In 2018 the Australian Government awarded $70 million to upgrade Pawsey’s supercomputing infrastructure, on top of the $80 million granted in 2009 to establish a petascale supercomputing facility.
The Pawsey upgrade, as a major part of the national HPC infrastructure, is ensuring Australia continues to enable computationally-intense research.
Pawsey capital refresh is a complex upgrade will be a staged process. Some ancillary systems, including storage and network infrastructure, have been procured prior to the main system.
The delivery of the main supercomputing is expected to occur in two-phases.
The first phase will provide researchers with a system that is at least equivalent in capacity to what they are currently using, with the latest generation of processors and increased memory per node.
During this phase, researchers with an active allocation on Magnus will transition to the new system.
Phase one is due to be commissioned in mid-2021.
The second phase is expected to be in production by mid-2022. It will provide an exponential expansion in capacity and state-of-the-art technology.
You can see all the parts that make the Capital Refresh Project on the infographics displayed at the bottom of this page or they can be download here.
On 24 February 2021, The Pawsey Supercomputing Centre announced the name of the new supercomputer – Setonix. will be delivered by Hewlett Packard Enterprise (HPE) as part of the biggest upgrade to the Pawsey computing infrastructure since the centre opened in 2009. The new supercomputer will deliver up to 50 petaFLOPs, or 30 times more compute power than its predecessor systems Magnus and Galaxy, to help power the future high-impact Australian research projects.
Setonix is being built using the HPE Cray EX architecture, featuring significantly increased compute power and more emphasis on accelerators with future-generation AMD EPYC™ CPUs and AMD Instinct™ GPUs, and including expanded data storage capabilities with the Cray Clusterstor E1000 system.
In exciting news, the Setonix Test and Development System (TDS) was delivered to Pawsey in May. It has been installed in the whitespace and will soon be available to Pawsey to test the final configuration of Setonix.
Setonix Phase 1 is expected to be delivered to Pawsey in July with handover to Pawsey scheduled for early September 2021. Phase 1 will provide a 45 percent increase in raw compute power in one-fifth of the size compared with the Magnus and Galaxy systems.

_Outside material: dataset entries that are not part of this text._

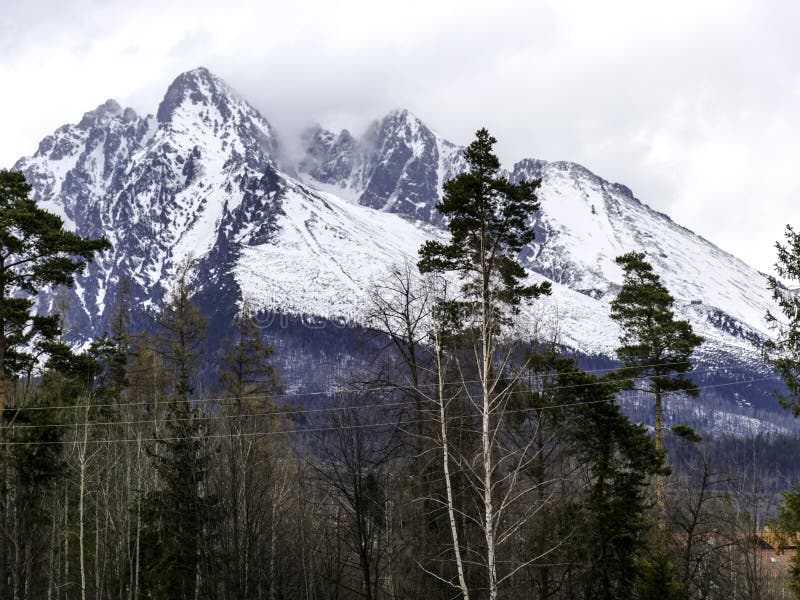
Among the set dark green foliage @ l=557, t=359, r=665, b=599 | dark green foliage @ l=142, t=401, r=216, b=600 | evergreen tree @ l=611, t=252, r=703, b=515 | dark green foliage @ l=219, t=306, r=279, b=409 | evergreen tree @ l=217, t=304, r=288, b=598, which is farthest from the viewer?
dark green foliage @ l=219, t=306, r=279, b=409

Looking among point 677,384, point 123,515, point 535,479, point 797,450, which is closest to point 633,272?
point 677,384

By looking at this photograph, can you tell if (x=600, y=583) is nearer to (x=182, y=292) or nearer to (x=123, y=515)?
(x=123, y=515)

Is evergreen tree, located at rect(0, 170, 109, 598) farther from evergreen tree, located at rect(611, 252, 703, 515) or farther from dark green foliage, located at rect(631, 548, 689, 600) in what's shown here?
evergreen tree, located at rect(611, 252, 703, 515)

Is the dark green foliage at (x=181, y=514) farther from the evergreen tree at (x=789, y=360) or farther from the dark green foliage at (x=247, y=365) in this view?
the evergreen tree at (x=789, y=360)

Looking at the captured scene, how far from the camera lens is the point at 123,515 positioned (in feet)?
109

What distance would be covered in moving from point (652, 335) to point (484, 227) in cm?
965

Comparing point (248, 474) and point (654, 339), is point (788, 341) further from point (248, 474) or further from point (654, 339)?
point (248, 474)

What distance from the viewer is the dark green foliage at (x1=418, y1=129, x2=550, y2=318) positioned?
92.9ft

Setonix Phase 2 (the full system) will be commissioned in the second quarter of 2022.
Setonix will be at least ten times more energy efficient than its predecessors Magnus and Galaxy, while providing a 30-fold increase in raw compute power. The supercomputers are cooled by a groundwater cooling system specially developed by CSIRO for the supercomputing centre, which is offset by a 118kW solar photovoltaic system.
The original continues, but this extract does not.